Title: 1Ds3 mini review
Post by: Ray on December 10, 2007, 03:50:39 PM
Jack,
At ISO 1600 I see no practical difference at all between the 1Ds2 and 1Ds3, even at 200% enlargement.

The only thing apparent is that the 5D image is slightly softer. But you might expect it to be because it's been uprezzed. After a modest amount of sharpening, 100% at 0.6 pixel radius, the 5D image also looks on a par with the other two for all practical purposes.

A 200% enlargement on a computer monitor represents a really huge print.
Title: 1Ds3 mini review
Post by: jjj on December 10, 2007, 03:57:41 PM
Quote
FWIW, ISO 1600 crops now posted: http://forum.getdpi.com/forum/showthread.php?t=188&page=6 (http://forum.getdpi.com/forum/showthread.php?t=188&page=6)
[a href=\"index.php?act=findpost&pid=159701\"][{POST_SNAPBACK}][/a]
Interesting images. Based on them, I would rather add a Hasselblad to my armoury than a 1DsIII as there appears to be so little difference compared to the 5D. And for that much extra, I'd expect a big difference.
And I know a Hassie doesn't do 1600 before anyone points that out.
Title: 1Ds3 mini review
Post by: Mark D Segal on December 10, 2007, 04:23:05 PM
Quote
Paprazzi ofter buy the biggest and best cameras, yet quite a few of them use them as point and shoots as they don't care about image quality and actually know very little about photography, bar that selling a picture of a celebrity looking crap can easily pay for such gear.
[a href=\"index.php?act=findpost&pid=159729\"][{POST_SNAPBACK}][/a]

JJ, fine - paparazzi are not "complete novices" - they may be something else, but not novices!   BTW, did anyone see the zoo-full of them outside the Chicago courthouse where Conrad Black was sentenced today?
Title: 1Ds3 mini review
Post by: Mark D Segal on December 10, 2007, 04:34:28 PM
Quote
Interesting images. Based on them, I would rather add a Hasselblad to my armoury than a 1DsIII as there appears to be so little difference compared to the 5D. And for that much extra, I'd expect a big difference.

━━━

* _Stated task 1_:
Answer these questions from the forum thread about the 1Ds3 mini review:
(a) At ISO 1600 and 200% enlargement, how much difference does Ray see between the 1Ds2 and the 1Ds3?
(b) What sharpening settings did Ray apply to the 5D image?
(c) At what place does Mark D Segal mention a crowd of paparazzi?
* _Stated task 2_: Transcribe the entries from the line containing "In the image" through the end of the entries, leaving out the pictures.
The forum thread and the entries were taken from separate sources.

Spatial data with pictures
━━━

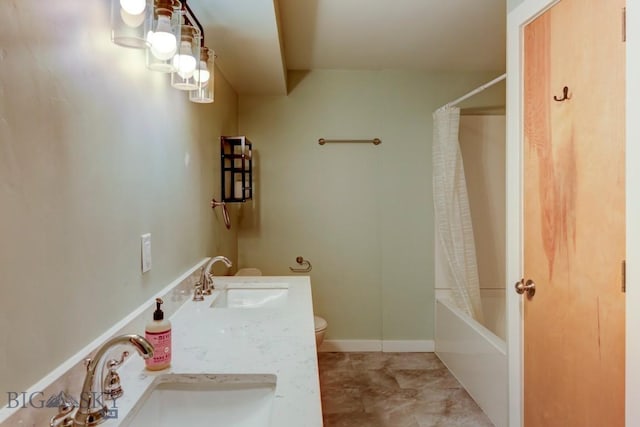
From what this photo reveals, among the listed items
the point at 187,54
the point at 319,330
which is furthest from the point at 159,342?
the point at 319,330

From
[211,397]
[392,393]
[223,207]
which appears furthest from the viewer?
[392,393]

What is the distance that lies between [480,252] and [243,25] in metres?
2.58

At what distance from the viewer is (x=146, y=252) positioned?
4.50 feet

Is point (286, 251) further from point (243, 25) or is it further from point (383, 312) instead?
point (243, 25)

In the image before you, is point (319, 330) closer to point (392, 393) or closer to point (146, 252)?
point (392, 393)

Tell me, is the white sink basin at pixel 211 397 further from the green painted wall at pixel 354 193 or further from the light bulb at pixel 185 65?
the green painted wall at pixel 354 193

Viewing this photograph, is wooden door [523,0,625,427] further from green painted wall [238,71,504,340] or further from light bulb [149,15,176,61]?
green painted wall [238,71,504,340]

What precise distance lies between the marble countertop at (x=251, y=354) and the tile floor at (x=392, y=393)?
1109 mm

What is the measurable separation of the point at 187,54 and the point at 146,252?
26.5 inches

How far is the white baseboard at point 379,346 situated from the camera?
3.41 m

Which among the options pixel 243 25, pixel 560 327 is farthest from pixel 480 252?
pixel 243 25

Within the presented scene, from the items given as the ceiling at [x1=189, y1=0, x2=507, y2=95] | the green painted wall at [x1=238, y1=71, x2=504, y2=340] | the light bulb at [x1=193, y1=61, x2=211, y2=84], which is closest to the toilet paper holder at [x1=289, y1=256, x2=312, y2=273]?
the green painted wall at [x1=238, y1=71, x2=504, y2=340]

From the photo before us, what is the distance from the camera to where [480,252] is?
3.45 metres

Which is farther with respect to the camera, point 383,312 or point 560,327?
point 383,312
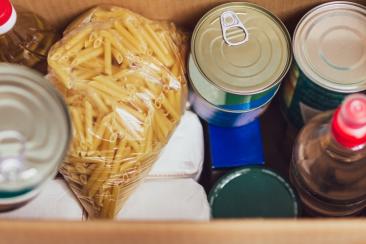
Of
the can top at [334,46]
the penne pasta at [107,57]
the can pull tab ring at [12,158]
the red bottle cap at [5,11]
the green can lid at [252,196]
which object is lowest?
the green can lid at [252,196]

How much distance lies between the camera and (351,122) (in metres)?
0.63

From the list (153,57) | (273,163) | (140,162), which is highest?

━━━

* _Finished answer 1_:
(a) No practical difference at all.
(b) 100% at 0.6 pixel radius.
(c) Outside the Chicago courthouse where Conrad Black was sentenced.

* _Finished answer 2_:
In the image before you, is point (319, 330) closer to point (392, 393) or closer to point (146, 252)?
point (392, 393)

Tell me, is the white sink basin at pixel 211 397 further from the green painted wall at pixel 354 193 or further from the light bulb at pixel 185 65?
the green painted wall at pixel 354 193

Viewing this photograph, is wooden door [523,0,625,427] further from green painted wall [238,71,504,340] or further from light bulb [149,15,176,61]?
green painted wall [238,71,504,340]

What precise distance lies between the marble countertop at (x=251, y=354) and the tile floor at (x=392, y=393)?
1109 mm

What is the measurable separation of the point at 187,54 and the point at 146,252?
26.5 inches

How far is the white baseboard at point 379,346 situated from the camera?
3.41 m

Which among the options pixel 243 25, pixel 560 327 is farthest from pixel 480 252?
pixel 243 25

Within the presented scene, from the items given as the ceiling at [x1=189, y1=0, x2=507, y2=95] | the green painted wall at [x1=238, y1=71, x2=504, y2=340] | the light bulb at [x1=193, y1=61, x2=211, y2=84], which is closest to the toilet paper holder at [x1=289, y1=256, x2=312, y2=273]?
the green painted wall at [x1=238, y1=71, x2=504, y2=340]

From the photo before us, what is the distance from the camera to where [480,252] is?
3.45 metres

Which is farther with respect to the camera, point 383,312 or point 560,327?
point 383,312
Of
the can top at [334,46]
the penne pasta at [107,57]
the can pull tab ring at [12,158]
the red bottle cap at [5,11]
the green can lid at [252,196]
which object is lowest?
the green can lid at [252,196]

How much distance lies between the camera and (351,122) (in metres)?
0.63

From the list (153,57) | (273,163) | (140,162), which is highest?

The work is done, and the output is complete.